*Goal of the exercise*
Pull out every line of the listing below where "власти" appears.

* * *

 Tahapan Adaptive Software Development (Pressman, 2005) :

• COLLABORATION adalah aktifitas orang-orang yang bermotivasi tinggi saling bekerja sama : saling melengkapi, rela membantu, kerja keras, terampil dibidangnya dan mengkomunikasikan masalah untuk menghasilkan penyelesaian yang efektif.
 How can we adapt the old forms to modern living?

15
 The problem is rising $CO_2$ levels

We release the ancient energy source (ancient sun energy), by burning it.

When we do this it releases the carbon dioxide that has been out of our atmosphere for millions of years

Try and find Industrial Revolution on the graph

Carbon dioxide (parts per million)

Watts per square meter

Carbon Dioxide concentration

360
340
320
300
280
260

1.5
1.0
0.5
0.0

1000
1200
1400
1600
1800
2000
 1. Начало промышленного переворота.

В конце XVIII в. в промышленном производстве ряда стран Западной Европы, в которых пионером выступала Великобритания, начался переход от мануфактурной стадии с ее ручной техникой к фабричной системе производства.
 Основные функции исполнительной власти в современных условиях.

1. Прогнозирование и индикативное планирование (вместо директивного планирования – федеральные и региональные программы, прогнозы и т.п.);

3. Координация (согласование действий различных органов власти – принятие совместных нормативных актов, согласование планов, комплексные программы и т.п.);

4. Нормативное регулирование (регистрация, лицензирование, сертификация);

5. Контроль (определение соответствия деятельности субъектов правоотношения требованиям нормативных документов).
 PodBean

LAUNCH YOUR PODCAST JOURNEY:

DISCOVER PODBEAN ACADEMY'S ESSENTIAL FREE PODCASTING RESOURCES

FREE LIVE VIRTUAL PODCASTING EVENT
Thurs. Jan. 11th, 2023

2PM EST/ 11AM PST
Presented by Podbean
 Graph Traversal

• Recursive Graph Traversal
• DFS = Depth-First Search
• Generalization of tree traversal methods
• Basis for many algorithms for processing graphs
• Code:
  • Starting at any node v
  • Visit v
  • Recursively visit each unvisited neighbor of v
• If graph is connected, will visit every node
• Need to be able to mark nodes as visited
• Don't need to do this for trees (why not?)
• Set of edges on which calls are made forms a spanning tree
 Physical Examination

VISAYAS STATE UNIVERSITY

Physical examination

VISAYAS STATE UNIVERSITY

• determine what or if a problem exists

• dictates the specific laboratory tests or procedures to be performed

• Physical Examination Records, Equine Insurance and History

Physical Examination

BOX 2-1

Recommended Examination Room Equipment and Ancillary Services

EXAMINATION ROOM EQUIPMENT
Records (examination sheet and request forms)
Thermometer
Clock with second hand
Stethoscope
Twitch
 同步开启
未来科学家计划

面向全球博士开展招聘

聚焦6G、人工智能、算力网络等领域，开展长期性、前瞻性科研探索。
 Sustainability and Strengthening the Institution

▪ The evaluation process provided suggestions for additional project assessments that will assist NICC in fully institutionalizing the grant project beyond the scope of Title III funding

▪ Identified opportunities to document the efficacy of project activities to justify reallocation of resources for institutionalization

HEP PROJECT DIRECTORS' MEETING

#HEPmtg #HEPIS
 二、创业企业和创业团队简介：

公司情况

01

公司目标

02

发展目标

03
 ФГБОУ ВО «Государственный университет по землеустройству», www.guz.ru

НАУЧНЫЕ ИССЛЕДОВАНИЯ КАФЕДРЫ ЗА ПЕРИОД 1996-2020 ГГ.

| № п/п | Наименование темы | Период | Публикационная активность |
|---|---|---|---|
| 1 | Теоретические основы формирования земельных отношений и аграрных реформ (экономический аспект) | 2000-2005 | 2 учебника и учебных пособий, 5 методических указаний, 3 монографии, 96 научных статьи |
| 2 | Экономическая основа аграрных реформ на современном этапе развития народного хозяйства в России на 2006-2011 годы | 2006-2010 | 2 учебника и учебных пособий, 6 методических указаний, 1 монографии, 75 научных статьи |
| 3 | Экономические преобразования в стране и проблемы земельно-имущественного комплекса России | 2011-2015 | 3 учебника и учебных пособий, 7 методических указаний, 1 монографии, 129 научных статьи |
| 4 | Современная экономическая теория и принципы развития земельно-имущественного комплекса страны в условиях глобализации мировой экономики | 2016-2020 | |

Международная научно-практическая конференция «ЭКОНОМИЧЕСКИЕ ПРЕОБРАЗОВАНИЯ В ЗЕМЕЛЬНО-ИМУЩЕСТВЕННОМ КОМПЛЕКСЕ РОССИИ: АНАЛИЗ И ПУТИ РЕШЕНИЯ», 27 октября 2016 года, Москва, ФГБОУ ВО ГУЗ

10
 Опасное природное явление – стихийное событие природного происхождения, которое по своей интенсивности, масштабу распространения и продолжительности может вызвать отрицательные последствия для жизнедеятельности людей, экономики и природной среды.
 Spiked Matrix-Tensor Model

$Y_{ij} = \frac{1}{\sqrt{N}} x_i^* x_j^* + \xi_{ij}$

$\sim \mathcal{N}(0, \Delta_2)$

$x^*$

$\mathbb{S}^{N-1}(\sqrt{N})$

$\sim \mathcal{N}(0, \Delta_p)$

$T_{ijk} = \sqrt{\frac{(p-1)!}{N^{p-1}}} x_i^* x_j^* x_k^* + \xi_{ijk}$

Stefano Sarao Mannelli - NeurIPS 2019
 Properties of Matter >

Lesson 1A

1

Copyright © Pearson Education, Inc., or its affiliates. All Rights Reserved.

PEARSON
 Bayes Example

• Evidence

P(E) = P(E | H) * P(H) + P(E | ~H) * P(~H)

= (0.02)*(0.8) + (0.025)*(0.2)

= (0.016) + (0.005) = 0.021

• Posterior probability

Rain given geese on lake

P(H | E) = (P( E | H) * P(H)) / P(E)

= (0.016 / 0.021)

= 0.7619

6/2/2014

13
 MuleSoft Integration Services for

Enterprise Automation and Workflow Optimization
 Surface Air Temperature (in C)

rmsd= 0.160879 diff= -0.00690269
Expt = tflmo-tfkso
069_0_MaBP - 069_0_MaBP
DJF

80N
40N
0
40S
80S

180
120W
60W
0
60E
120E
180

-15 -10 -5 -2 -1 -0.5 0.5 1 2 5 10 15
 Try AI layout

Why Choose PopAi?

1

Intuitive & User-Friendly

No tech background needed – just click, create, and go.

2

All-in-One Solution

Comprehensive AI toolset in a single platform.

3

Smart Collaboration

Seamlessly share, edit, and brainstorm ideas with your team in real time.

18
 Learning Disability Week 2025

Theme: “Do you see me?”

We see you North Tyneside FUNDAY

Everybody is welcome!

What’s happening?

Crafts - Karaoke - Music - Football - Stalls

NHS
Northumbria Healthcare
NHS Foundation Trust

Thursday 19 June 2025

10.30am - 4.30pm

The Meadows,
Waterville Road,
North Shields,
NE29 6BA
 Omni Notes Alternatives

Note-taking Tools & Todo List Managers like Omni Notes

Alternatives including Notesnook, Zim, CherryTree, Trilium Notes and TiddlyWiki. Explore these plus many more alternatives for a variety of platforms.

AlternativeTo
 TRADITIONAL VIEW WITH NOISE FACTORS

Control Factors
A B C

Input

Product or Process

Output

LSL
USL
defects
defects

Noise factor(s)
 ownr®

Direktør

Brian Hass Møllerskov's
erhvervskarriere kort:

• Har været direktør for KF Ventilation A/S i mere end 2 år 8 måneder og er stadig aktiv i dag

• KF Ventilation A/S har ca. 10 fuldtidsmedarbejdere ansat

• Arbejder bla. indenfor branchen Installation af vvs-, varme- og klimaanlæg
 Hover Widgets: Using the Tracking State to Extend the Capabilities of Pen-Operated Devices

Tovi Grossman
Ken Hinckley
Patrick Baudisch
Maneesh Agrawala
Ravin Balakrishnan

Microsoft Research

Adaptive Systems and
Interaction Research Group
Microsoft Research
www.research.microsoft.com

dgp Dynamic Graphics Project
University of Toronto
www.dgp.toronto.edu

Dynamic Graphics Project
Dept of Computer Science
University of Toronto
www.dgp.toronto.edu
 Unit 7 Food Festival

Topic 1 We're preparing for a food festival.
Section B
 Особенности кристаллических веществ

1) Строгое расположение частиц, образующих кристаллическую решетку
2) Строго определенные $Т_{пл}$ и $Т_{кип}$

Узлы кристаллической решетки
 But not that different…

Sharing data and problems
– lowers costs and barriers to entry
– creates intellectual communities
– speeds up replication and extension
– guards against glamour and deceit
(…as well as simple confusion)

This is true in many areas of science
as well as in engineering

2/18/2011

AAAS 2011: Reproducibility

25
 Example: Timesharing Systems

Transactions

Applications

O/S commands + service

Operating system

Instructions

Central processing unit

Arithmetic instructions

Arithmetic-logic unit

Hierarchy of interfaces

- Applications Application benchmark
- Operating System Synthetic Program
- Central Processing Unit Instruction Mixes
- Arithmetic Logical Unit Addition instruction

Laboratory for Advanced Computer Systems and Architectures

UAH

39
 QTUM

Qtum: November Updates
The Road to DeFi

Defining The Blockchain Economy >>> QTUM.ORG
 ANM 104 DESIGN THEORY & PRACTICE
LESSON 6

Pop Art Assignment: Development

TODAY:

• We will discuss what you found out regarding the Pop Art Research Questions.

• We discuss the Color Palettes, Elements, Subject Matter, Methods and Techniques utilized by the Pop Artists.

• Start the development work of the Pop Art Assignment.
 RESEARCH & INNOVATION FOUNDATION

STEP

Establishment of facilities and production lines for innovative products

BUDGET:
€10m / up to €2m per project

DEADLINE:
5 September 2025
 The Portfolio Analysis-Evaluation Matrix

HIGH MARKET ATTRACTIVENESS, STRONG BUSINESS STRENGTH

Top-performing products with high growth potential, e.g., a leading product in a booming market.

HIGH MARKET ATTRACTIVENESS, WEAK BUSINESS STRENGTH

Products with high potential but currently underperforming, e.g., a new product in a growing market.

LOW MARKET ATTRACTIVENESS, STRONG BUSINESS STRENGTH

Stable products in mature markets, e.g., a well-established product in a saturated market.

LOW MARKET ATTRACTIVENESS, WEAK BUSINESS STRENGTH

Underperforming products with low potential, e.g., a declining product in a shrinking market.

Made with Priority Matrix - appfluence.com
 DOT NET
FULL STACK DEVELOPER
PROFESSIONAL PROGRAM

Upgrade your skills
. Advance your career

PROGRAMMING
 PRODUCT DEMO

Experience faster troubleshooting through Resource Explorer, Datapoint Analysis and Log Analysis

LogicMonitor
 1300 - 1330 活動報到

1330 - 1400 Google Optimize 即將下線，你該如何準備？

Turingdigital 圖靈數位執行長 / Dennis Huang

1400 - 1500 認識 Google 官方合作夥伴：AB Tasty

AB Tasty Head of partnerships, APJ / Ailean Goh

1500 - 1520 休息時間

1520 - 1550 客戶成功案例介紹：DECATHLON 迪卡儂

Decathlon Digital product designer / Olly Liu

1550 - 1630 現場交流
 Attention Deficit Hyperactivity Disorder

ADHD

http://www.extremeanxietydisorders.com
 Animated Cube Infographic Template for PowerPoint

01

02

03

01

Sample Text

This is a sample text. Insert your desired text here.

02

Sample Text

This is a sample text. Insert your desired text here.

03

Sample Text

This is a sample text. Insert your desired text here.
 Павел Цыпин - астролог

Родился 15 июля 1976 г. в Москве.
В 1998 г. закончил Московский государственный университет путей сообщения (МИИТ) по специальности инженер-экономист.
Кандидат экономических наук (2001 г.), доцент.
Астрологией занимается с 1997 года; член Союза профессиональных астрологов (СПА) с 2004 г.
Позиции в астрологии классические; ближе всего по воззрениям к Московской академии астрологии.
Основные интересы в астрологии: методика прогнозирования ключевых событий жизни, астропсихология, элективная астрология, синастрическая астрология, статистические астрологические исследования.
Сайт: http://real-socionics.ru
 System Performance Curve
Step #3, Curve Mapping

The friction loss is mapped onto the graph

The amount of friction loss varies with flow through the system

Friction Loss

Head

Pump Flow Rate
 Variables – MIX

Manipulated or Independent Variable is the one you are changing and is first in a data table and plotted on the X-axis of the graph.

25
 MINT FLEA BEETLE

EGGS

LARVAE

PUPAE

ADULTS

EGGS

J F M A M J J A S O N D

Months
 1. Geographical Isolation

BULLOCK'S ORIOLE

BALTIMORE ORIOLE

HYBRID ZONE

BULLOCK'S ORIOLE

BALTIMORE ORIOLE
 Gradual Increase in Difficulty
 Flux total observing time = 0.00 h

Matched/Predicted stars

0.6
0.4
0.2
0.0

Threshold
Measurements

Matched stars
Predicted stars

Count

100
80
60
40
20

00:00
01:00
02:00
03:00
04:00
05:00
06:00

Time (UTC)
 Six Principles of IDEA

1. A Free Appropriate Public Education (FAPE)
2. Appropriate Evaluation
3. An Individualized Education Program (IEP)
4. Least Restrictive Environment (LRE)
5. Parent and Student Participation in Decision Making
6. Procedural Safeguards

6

* * *

*Answer below*
 Основные функции исполнительной власти в современных условиях.
3. Координация (согласование действий различных органов власти – принятие совместных нормативных актов, согласование планов, комплексные программы и т.п.);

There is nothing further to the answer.